* [To be done]: Give back exactly the lines running from the line with "How distant is" to the end of the entries, and only those lines.

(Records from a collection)
======
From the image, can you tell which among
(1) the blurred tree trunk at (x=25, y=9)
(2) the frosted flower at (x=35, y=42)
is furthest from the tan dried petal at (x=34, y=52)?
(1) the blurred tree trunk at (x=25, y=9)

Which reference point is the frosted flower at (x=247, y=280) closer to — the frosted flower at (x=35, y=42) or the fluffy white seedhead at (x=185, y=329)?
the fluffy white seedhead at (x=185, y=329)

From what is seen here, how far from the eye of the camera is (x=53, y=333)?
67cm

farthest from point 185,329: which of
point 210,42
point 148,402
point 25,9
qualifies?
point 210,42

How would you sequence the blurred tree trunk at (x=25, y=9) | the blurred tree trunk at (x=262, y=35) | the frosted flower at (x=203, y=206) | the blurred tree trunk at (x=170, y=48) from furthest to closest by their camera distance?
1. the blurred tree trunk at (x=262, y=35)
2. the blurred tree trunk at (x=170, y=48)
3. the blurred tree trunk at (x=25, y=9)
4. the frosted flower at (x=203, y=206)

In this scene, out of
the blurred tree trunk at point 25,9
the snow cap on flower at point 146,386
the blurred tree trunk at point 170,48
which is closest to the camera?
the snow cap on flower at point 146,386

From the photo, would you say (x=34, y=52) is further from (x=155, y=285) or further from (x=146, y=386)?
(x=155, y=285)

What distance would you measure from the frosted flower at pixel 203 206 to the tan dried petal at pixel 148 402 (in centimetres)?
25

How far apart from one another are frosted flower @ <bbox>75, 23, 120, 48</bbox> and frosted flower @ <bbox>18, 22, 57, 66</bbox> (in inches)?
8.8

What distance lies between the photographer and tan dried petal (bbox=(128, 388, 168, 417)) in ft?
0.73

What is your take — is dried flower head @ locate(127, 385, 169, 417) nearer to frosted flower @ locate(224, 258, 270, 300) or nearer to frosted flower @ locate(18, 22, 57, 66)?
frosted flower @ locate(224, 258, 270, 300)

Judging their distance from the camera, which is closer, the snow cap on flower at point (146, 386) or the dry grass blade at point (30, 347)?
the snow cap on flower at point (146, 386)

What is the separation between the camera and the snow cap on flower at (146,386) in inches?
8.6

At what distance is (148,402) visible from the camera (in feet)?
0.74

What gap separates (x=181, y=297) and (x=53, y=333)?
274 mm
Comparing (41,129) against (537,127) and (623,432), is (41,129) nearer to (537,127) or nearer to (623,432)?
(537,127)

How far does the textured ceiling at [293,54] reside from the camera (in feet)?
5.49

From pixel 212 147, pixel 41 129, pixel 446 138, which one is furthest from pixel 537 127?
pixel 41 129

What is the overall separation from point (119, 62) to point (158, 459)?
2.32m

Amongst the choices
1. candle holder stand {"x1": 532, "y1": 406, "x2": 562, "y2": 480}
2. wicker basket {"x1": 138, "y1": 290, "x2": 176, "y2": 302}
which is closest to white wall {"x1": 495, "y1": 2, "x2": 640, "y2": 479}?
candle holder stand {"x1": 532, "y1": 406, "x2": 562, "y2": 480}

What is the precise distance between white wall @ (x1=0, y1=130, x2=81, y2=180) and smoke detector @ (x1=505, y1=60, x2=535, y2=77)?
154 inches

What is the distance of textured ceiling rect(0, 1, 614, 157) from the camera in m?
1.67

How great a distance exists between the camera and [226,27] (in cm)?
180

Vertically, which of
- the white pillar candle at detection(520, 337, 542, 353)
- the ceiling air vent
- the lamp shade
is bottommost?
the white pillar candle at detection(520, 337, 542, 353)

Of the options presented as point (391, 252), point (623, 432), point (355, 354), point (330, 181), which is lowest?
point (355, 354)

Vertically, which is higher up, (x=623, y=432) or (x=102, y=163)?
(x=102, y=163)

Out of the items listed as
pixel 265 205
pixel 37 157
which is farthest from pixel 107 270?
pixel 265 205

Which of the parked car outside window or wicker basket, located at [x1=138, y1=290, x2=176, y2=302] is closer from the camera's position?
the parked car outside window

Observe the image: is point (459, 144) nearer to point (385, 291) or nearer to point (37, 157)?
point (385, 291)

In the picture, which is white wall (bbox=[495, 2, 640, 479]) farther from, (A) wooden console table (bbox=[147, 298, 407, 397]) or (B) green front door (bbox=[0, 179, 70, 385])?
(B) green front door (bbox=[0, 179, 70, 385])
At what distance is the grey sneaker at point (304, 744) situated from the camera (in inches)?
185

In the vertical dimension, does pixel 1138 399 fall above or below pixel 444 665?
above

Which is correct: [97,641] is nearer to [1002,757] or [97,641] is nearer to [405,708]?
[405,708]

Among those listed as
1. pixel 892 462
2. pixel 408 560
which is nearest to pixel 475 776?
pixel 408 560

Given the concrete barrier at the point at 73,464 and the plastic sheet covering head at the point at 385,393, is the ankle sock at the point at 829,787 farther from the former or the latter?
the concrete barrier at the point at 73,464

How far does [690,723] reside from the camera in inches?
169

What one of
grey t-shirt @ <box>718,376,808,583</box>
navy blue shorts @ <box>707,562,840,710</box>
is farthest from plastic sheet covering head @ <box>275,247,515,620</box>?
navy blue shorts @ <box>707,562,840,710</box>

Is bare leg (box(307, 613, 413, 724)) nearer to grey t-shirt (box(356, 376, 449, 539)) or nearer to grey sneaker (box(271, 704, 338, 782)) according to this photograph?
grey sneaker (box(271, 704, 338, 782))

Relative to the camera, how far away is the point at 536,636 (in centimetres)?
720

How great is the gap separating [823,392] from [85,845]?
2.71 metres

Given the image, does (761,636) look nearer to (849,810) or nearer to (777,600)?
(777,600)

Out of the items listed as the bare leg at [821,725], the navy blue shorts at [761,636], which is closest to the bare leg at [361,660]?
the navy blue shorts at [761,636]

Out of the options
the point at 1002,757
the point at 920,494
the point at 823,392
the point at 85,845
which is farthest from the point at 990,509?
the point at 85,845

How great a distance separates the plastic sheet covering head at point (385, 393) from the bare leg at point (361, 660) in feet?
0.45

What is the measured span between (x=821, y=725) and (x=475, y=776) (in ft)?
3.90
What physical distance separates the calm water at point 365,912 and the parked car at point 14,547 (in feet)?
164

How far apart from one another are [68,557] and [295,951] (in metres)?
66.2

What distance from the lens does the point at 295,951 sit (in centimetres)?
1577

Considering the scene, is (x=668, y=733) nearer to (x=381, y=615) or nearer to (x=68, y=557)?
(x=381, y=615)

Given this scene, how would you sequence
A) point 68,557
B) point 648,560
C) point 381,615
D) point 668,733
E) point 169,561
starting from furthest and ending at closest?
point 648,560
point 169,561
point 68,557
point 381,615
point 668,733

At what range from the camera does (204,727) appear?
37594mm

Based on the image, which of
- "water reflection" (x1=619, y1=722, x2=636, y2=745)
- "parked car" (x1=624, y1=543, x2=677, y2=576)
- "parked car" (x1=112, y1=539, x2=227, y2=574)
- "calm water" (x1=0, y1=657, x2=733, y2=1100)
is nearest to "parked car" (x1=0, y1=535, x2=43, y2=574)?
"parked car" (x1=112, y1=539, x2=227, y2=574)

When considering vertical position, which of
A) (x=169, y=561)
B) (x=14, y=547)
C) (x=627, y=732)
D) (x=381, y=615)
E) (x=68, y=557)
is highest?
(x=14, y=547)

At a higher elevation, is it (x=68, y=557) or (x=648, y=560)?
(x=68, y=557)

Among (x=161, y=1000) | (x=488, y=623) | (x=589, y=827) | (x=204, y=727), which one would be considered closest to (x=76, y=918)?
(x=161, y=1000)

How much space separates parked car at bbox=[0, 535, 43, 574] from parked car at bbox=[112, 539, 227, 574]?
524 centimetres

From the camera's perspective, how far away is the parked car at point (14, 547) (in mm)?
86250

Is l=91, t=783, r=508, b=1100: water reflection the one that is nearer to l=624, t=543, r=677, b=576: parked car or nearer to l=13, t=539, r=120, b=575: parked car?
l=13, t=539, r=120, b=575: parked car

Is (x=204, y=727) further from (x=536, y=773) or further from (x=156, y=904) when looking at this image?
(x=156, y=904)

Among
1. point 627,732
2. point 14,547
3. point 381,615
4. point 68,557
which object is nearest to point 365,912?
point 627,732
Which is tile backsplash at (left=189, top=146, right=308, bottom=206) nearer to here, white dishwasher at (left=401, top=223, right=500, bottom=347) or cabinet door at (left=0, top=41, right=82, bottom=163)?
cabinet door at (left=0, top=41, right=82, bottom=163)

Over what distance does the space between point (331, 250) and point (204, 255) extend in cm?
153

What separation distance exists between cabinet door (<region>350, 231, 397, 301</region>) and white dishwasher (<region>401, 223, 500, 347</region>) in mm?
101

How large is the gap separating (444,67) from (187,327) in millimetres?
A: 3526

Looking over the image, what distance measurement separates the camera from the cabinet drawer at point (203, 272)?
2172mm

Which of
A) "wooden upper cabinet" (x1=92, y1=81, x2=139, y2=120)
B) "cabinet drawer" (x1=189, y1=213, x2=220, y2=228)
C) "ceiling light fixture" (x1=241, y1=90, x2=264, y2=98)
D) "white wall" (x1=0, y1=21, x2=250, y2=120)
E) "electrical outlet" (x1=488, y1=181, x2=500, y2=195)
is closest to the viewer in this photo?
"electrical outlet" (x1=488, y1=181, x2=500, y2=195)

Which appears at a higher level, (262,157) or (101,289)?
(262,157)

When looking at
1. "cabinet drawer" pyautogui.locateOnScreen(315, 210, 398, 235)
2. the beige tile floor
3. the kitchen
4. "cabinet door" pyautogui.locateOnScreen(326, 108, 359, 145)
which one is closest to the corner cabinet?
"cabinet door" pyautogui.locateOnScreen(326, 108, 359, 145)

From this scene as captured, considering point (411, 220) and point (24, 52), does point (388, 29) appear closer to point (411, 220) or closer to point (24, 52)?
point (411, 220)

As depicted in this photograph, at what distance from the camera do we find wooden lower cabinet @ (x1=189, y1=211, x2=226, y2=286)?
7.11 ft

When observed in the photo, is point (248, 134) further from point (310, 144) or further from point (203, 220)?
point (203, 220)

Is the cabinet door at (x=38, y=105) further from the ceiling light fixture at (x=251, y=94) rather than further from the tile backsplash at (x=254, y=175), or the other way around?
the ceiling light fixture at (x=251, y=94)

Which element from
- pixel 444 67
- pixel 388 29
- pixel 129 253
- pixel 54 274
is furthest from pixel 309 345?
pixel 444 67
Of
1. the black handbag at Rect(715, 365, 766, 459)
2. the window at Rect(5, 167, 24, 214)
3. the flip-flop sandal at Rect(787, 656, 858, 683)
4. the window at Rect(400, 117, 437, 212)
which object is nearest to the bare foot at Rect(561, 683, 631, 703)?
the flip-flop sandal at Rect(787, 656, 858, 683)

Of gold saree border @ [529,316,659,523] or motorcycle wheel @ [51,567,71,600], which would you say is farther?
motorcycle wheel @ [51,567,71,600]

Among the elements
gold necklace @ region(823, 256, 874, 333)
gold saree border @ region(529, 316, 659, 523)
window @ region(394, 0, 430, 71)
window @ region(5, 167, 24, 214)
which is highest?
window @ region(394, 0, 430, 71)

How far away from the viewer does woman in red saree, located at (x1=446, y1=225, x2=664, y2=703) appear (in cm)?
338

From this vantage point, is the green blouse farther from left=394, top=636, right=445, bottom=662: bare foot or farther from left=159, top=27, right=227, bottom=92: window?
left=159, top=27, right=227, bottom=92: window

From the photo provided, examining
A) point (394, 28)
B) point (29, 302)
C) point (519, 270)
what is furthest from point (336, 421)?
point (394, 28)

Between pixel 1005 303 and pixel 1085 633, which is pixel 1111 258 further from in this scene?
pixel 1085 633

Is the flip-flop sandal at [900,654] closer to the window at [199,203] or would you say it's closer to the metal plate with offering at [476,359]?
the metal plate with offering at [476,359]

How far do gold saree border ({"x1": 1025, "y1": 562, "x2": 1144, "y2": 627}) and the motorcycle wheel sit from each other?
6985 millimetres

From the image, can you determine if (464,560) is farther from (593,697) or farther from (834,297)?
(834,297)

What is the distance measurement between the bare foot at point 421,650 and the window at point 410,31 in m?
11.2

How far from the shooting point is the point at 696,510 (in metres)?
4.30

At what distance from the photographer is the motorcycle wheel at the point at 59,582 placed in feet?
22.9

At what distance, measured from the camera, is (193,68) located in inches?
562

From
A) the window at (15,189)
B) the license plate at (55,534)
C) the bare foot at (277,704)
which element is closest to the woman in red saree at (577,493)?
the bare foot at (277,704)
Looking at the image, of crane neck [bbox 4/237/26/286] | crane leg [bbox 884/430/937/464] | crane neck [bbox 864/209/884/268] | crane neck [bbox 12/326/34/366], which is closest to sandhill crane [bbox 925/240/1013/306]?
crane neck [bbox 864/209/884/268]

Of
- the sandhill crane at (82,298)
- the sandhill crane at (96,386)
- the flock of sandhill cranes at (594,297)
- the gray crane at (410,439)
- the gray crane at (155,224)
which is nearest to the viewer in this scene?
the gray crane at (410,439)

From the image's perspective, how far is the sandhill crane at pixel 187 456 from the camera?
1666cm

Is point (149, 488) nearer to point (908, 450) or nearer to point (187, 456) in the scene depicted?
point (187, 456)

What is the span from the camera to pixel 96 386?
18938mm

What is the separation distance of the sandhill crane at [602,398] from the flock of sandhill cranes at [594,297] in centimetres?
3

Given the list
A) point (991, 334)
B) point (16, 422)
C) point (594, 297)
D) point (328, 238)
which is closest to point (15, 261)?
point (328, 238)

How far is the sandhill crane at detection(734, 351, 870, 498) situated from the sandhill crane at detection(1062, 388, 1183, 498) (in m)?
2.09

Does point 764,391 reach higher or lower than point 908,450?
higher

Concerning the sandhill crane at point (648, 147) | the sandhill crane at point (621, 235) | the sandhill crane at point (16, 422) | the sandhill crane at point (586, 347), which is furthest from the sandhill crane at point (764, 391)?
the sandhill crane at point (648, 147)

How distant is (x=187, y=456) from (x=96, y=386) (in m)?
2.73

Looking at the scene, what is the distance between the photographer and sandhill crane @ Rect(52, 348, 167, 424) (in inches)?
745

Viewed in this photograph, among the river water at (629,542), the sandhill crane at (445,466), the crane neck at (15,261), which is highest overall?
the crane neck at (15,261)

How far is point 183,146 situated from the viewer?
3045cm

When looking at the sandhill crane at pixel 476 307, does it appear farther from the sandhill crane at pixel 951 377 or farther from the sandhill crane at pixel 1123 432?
======
* [Response to this task]:
How distant is (x=187, y=456) from (x=96, y=386) (in m)?
2.73

Looking at the scene, what is the distance between the photographer and sandhill crane @ Rect(52, 348, 167, 424) (in inches)?
745

Viewed in this photograph, among the river water at (629,542), the sandhill crane at (445,466), the crane neck at (15,261), which is highest overall?
the crane neck at (15,261)

How far is point 183,146 situated from the viewer?
3045cm

When looking at the sandhill crane at pixel 476 307, does it appear farther from the sandhill crane at pixel 951 377 or farther from the sandhill crane at pixel 1123 432?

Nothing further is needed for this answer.